O olhar arrebatador dele a examinou da cabeça aos pés, deixando-a com a sensação inquietante de que Rhys sabia se sua combinação íntima era de seda ou de algodão.

— Então é este que usarei em seu funeral — disse Feyre com um sorriso doce.

— Fey... — murmurou Morrigan, pegando seu braço. Rhys ergueu uma sobrancelha.

— Quem disse que a senhorita será convidada? — Com um sorriso diabólico, se virou. — Boa noite, senhoritas.

Ah, como ele precisa aprender uma lição!

— Como estão suas tias? — perguntou Feyre para as costas do homem. Rhys parou e, com uma leve hesitação, se virou.

— Minhas tias?

— Sim. Não as vi esta noite. Como estão?

— Tia Stryga está bastante bem — respondeu com uma expressão desconfiada. — E tia Bryaxis está se recuperando, embora não tão rápido quanto gostaria. Por quê?

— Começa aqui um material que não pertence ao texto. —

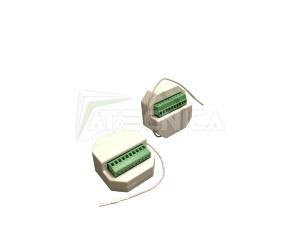 1474999802-ricevente-centralina-quadro-di-comando-per-tapparelle-tubolari-tende-da-sole-elettronica-per-tapparelle-atecnica-mx3-murano.JPG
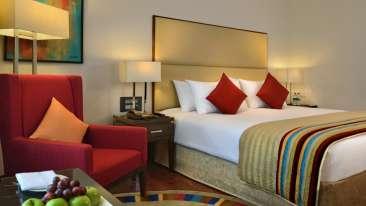 Deluxe Room Park Plaza Zirakpur 2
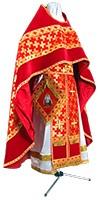Иерейское русское облачение из парчи ПГ2 (красный/золото)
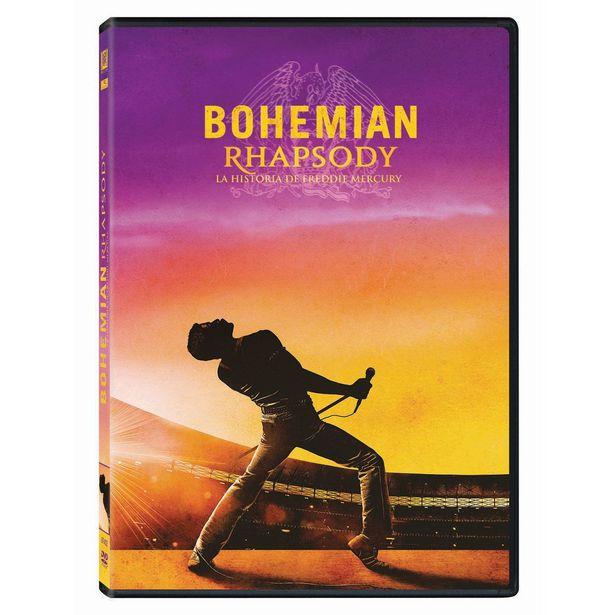 Oferta de Dvd Bohemian Rhapsody La Historia De Freddie Mercury por $114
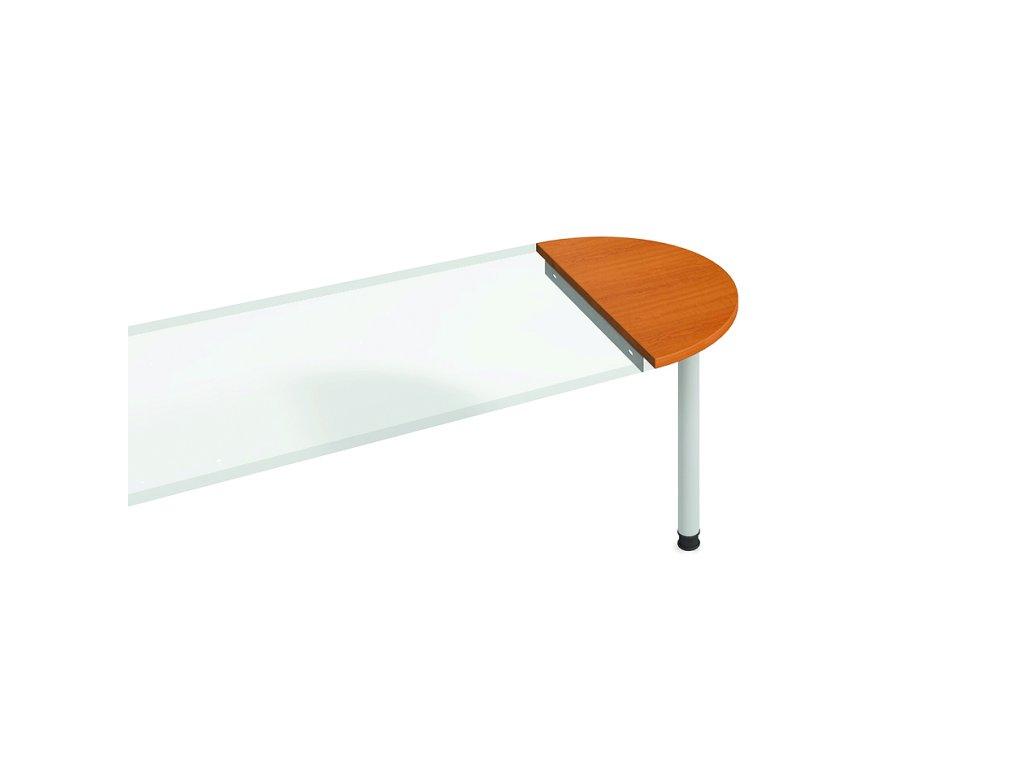 Přídavný stůl GP 80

Rá. Fey não tinha intenção alguma de explicar o motivo por trás de sua pergunta. Rhys que ficasse matutando até ela ter os detalhes de seu plano definidos.

— Por nada. Por favor, cumprimente-as por mim.

— Cumprimentarei. Senhoritas.

— Lorde Rhys.

Assim que ele não estava mais em vista, Morrigan soltou o braço de Feyre.

— Então é assim que se faz um cavalheiro se apaixonar. Sempre me perguntei o que eu estava fazendo de errado.

— Ah, cale-se. Não posso simplesmente me atirar nos braços dele. O visconde perceberia que algo está errado.

— Então como vai conseguir essa proeza? — Até mesmo a geralmente otimista Cresseida estava cética.

— Antes de mais nada, preciso conversar com uma pessoa. Contarei o que puder a vocês amanhã.

Dito isso, ela foi procurar Ianthe Johns. Rhys desaparecera, mas Feyre permaneceu atenta à presença de sua figura alta mesmo assim. Uma de suas características mais irritantes era o fato de que ninguém sabia quando ele podia aparecer.

Droga. Isso a lembrava de não ter perguntado a ele se fora convidado esta noite ou se tinha ido de penetra à festa de sua tia.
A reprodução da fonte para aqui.